Timothy Mather Cooley (March 13, 1772 – December 14, 1859) was an American pastor.

He was son of William Cooley, and was born at East Granville, Massachusetts on March 13, 1772. At his graduation he delivered an oration in Hebrew, and he retained a familiar acquaintance with this tongue through life. He graduated from Yale University in 1792.	 While he was a senior, one of the Berkeley Scholarships was awarded to him, and after graduation he remained in New Haven, Connecticut one year as resident scholar, and engaged in teaching.
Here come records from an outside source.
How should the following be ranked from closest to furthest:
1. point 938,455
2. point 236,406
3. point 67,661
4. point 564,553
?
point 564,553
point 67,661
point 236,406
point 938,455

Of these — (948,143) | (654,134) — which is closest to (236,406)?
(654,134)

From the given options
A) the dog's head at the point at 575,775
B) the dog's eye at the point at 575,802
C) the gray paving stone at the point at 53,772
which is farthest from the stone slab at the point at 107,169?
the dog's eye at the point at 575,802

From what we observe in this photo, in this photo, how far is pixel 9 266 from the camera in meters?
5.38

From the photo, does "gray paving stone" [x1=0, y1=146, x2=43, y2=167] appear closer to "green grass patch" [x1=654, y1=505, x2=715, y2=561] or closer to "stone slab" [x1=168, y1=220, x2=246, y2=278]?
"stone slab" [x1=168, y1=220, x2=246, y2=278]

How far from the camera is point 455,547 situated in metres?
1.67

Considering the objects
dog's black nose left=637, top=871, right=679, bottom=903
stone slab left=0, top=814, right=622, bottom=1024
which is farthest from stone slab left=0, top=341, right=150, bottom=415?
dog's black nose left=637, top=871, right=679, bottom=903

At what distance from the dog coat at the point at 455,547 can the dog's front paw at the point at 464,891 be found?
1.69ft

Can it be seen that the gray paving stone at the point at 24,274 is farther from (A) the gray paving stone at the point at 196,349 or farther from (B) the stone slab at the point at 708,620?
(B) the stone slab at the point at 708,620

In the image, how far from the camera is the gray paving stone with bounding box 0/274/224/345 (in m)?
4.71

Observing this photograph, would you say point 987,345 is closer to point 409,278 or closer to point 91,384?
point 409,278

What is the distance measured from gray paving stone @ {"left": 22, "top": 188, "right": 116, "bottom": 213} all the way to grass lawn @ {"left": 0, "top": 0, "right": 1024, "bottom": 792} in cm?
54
He studied theology with Rev. Charles Backus of Somers, Connecticut, and in May 1795, he was licensed to preach. He preached a short time in his native town and in Salisbury, Connecticut. Receiving from both places a call to settle as pastor, he chose the smaller place with the smaller salary, and on February 3, 1796, he was ordained pastor of the church in East Granville. He continued to discharge in full the duties of this office, until 1854, when, having completed his 82nd year, was released from the charge of the pulpit, and a colleague was employed. He retained his activity until a fortnight before his death. In fulfilment of a promise exacted of him many years previous, a discourse was preached at his funeral by Rev. Dr. Sprague of Albany. This has since been published. (Albany, 1860, pp. 38, 8vo.)

Cooley married Content Chapman on May 6, 1796.

Soon after his settlement, Cooley opened a classical school in his own house, and continued it during most of his life. More than eight hundred youth have thus enjoyed the benefit of his personal tuition. He also superintended the studies of several young men preparing for the ministry. For 57 years he was an active and influential member of the board of trustees of Westfield Academy, and for 47 years he held the same relation to Williams College. Several of his sermons and addresses have been printed. The number of his publications, including his articles in the journals of the day, is not far from sixty. About twelve years ago, he prepared, with the assistance of Hon. James Cooley, a collection of the memoirs of all the members of the class of 1792, and in 1850 he presented the volume in manuscript to the Library of Yale College.

He died in East Granville on December 14, 1859, aged 87.